Na temat zachowania Kepy powiedziane już niemalże wszystko. W całym tej sytuacji związanej z Hiszpanem niepokój budzi jeszcze jeden szczegół – chodzi oczywiście o brak reakcji Cesara Azpilicuety. Kapitan „The Blues” w żaden sposób nie zareagował na odmowę swojego rodaka, co mocno zdziwiło fanów Chelsea. Czy na Stamford Bridge rzeczywiście nosi opaskę prawdziwy lider zespołu?
Wczorajszy mecz mógł nieco zachwiać pozycją Azpilicuety w zespole. Defensor na gorąco po meczu stwierdził, że nie znał szczegółów tamtego zdarzenia, ponieważ znajdował się po drugiej stronie boiska. Przekonać Kepe do zejścia próbował, nie licząc Sarriego oraz jego asystentów, także David Luiz, ale jego słowa także niczego nie zmieniły.
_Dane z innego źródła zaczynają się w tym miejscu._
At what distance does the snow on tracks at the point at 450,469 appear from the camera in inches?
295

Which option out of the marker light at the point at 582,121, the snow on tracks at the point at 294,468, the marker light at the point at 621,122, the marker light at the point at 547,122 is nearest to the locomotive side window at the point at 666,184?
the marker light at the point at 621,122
Po zakończeniu dogrywki włoski trener wyraźnie pokrzykiwał w stronę kapitana zespołu, będąc zapewne niezadowolony ze swojego podopiecznego. Frustrację Sarriego musiał powstrzymywać Antonio Ruediger, który także nie dopuścił do publicznego linczu Kepy ze strony swojego trenera. Dodatkowo rysą na obrazie 29-latka jest fakt, że ten nie bardzo wiedział jak się zachować przy ustalaniu kolejności wykonywania jedenastek i musiał konsultować tę decyzję…z Davidem Luizem, który był zaskoczony taką postawą swojego kolegi z zespołu.
Sarri was fuming with Azpilicueta after the game ? pic.twitter.com/iqwATVGobW
— SNM (@JackCook95) February 25, 2019
Zlepek tych zdarzeń sprowokował agenta Antonio Ruedigera do napisania dość cierpkich słów o hiszpańskim defensorze:
– Jestem fanem Azpilicuety, ale jako kapitan nigdy nie powinien był pozwolić, aby bramkarz odmówił wykonania polecenia trenera. Dla mnie Cesar musi być pozbawiony funkcji kapitana. Opaskę powinien otrzymać Ruediger, ponieważ jest prawdziwym liderem.
Jednoznacznie o zachowaniu bramkarza „The Blues” wypowiedział się także John Terry.
– Kiedy twój numer pojawi się na tablicy zmian, musisz okazać szacunek i zejść z murawy. Możesz dyskutować nad tym z trenerem, ale dopiero po meczu.